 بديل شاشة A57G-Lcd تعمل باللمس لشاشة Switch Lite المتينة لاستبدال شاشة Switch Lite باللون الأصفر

...

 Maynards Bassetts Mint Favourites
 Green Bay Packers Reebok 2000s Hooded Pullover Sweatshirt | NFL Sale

DIRECTIONS FOR THIS TASK:
Look above for the line with "Maynards Bassetts Mint Favourites" and the line with "Green Bay Packers"; transcribe both and all lines in between, exactly, and nothing else.

RESPONSE TO THE EXERCISE:
 Maynards Bassetts Mint Favourites
 Green Bay Packers Reebok 2000s Hooded Pullover Sweatshirt | NFL Sale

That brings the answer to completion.